Osmán asintió con un gesto y, pesadamente, inquirió:
—Tú eres Gacel, ¿verdad? Debí recordarlo, y recordar ese viejo truco de cazador. Pero las ropas, el turbante y el velo me confundieron.
—Esa era mi intención.
—¿Cómo supiste que vendríamos? —Os descubrí con la primera claridad y tuve tiempo de prepararlo todo.
—¿Mataste al camello? —Hubiera muerto de cualquier modo.
El cabo tosió dejando escapar un hilillo de sangre por la comisura de los labios y cerró un momento los ojos con un gesto de profundo dolor y desaliento. Cuando los abrió de nuevo hizo un ademán hacia la bolsa que continuaba junto al cadáver del gordo.
—¿Encontraste "La Gran Caravana"?
Asintió con un gesto y señaló a sus espaldas. —Está allí; a tres días de distancia.
El otro agitó la cabeza como si le costara trabajo admitirlo o le maravillase el hecho de que fuera cierta su existencia. Al fin cerró los ojos y respiró con dificultad. No dijo nada más, y diez minutos después estaba muerto.
Gacel permaneció inmóvil, acuclillado ante él, respetuoso con su agonía, y tan sólo cuando advirtió que había inclinado definitivamente la cabeza sobre el pecho, se puso en pie y arrastró, empleando sus últimas fuerzas, el cuerpo de Abdul-el-Kebir, hasta la parte trasera del vehículo.

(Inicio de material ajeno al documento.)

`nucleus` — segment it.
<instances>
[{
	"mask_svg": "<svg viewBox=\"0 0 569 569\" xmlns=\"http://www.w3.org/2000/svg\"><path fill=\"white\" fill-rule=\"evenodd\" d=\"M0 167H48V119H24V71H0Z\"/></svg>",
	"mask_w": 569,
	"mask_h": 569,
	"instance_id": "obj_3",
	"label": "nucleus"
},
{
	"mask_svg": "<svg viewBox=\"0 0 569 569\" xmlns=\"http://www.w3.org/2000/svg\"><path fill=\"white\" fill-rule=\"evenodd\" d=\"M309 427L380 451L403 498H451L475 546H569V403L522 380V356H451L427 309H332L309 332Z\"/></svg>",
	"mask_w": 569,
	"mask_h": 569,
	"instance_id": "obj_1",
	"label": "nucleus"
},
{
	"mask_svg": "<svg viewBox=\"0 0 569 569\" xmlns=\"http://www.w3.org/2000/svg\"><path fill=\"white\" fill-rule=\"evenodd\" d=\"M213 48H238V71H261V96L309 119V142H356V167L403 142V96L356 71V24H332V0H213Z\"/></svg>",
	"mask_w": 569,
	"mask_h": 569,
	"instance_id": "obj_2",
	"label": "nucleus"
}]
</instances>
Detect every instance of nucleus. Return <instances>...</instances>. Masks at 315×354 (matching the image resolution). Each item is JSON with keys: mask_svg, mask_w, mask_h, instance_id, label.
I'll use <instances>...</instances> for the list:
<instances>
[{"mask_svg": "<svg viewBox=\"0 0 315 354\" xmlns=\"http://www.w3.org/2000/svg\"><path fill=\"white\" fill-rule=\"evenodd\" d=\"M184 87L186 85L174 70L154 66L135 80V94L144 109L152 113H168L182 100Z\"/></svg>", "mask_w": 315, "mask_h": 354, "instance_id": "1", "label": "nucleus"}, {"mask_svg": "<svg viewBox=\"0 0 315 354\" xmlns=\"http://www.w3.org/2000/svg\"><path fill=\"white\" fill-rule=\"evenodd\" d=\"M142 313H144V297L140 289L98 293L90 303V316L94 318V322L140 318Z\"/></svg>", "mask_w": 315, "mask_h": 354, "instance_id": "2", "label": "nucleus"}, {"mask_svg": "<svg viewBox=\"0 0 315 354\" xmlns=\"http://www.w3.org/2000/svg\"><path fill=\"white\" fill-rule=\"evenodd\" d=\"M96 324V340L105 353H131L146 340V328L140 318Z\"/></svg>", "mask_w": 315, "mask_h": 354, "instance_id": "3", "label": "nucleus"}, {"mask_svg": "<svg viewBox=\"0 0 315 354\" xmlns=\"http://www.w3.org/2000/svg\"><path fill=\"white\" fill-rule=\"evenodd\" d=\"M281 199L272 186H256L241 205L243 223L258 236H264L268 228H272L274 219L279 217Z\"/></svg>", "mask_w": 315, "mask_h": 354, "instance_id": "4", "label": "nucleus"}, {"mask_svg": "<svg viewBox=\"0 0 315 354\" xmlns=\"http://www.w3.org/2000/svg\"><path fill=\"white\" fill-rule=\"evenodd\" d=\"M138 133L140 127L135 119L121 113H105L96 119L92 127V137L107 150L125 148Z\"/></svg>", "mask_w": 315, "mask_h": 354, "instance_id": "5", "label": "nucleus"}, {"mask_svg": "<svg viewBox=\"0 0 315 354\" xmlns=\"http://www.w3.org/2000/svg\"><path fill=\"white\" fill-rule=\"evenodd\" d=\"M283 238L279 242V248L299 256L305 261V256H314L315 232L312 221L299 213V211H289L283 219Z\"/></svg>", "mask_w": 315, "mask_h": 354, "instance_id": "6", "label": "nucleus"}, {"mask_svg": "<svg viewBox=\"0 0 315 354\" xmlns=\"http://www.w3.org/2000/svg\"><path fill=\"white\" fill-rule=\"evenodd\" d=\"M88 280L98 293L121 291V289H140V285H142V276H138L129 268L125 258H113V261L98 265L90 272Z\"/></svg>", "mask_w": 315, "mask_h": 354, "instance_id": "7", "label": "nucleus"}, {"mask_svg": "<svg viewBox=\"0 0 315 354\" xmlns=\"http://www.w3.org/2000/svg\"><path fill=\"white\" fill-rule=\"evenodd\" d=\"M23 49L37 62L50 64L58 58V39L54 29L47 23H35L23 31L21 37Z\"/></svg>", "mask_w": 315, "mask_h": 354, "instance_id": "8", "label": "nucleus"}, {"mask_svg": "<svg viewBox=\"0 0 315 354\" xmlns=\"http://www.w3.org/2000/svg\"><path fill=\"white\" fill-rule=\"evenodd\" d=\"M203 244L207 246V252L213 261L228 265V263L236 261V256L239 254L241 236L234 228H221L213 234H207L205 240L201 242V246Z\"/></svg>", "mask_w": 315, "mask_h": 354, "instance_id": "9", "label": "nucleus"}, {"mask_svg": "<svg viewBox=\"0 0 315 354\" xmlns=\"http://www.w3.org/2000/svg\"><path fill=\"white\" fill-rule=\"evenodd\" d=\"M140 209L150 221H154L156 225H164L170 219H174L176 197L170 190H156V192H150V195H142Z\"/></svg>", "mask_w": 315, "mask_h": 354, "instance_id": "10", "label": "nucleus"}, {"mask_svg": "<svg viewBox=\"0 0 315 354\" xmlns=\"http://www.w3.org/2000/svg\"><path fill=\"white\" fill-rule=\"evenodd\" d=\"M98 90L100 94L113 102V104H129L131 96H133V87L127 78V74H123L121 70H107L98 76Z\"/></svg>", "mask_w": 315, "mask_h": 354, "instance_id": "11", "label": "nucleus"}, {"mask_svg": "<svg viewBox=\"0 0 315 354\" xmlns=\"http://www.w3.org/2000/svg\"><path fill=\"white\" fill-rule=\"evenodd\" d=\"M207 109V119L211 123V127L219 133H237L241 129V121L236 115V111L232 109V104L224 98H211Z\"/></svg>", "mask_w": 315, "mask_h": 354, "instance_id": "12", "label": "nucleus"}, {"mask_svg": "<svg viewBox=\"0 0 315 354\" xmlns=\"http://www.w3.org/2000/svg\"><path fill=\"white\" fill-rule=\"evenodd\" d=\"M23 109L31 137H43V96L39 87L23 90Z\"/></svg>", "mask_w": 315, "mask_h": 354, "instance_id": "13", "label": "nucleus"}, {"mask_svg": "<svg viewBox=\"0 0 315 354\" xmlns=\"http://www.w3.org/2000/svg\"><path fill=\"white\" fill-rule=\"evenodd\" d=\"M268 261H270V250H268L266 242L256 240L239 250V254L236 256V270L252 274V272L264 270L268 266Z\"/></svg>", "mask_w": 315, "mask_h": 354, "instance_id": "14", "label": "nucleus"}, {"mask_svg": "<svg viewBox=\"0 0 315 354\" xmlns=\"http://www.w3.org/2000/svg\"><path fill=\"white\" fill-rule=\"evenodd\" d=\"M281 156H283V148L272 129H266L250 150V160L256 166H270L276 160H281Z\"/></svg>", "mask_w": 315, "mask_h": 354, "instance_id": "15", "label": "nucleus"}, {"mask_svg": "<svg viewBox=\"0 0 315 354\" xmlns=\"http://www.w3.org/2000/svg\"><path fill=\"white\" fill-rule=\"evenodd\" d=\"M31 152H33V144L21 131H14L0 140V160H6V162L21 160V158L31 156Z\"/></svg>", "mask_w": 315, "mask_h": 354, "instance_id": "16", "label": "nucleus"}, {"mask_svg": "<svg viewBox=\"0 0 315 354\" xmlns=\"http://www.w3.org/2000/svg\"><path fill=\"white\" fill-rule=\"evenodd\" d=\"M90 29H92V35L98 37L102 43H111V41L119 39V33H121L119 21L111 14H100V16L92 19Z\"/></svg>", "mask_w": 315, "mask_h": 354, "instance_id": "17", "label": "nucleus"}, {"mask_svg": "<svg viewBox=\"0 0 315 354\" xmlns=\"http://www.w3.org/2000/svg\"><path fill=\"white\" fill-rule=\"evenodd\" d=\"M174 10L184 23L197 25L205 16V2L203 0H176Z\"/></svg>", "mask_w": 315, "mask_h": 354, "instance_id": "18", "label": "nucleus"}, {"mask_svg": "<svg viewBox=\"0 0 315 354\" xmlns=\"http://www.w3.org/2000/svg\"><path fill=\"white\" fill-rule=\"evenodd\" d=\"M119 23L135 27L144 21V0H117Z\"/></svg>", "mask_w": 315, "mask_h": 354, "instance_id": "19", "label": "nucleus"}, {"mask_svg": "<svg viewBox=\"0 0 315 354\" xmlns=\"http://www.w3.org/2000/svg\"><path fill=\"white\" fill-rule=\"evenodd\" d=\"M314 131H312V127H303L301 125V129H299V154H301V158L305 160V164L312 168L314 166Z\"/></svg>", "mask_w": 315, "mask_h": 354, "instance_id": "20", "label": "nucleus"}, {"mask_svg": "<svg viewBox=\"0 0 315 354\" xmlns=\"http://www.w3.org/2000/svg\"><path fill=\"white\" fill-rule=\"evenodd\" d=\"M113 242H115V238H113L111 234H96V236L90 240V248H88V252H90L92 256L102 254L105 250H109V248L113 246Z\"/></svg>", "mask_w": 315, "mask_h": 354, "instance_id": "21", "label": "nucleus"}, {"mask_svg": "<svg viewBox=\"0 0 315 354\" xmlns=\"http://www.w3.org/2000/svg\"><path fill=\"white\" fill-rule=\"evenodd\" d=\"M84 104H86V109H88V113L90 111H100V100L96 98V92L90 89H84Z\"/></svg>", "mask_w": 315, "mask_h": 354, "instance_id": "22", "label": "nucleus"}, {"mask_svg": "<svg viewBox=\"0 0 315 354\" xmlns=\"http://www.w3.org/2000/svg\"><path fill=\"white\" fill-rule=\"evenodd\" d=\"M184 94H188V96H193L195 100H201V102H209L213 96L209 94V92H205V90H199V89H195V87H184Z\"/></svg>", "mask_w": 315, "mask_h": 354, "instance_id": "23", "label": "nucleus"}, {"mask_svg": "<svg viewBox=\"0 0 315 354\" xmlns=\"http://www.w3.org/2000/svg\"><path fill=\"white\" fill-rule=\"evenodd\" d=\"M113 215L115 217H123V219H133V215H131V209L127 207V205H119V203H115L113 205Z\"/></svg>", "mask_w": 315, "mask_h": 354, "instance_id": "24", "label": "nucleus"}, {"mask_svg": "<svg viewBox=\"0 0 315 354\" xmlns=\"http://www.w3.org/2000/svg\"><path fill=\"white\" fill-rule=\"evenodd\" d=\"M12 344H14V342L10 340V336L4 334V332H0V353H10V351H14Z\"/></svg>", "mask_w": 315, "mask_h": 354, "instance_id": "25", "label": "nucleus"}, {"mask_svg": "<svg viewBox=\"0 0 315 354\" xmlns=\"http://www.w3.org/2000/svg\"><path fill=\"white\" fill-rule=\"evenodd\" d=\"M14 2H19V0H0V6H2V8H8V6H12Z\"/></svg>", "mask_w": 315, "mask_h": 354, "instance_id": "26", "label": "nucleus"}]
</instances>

Descansó un rato porque el esfuerzo había sido excesivo, despojó luego al inconsciente Abdul de sus ropas, su velo y su turbante, y se vistió.
Cuando hubo concluido, se sentía agotado. Bebió de nuevo, y se tumbó a la sombra del jeep, junto al cuerpo del cabo Osmán. Al instante dormía.
Le despertó, tres horas más tarde, el aletear de los primeros buitres.
Algunos habían penetrado ya en las entrañas de la bestia muerta, y otros comenzaban a aproximarse, tímidamente, al cadáver del soldado.
Miró al cielo. Las aves de rapiña eran ya docenas, pues se encontraban al borde mismo de la "tierra vacía", y se pensaría que aparecían de pronto como por arte de magia, surgiendo de entre los matojos y los arbustos de la cercana "hamada".
Le preocuparon. Un círculo de buitres en el aire resultaba visible desde muchos kilómetros a la redonda, e ignoraba a qué distancia debía encontrarse la siguiente patrulla.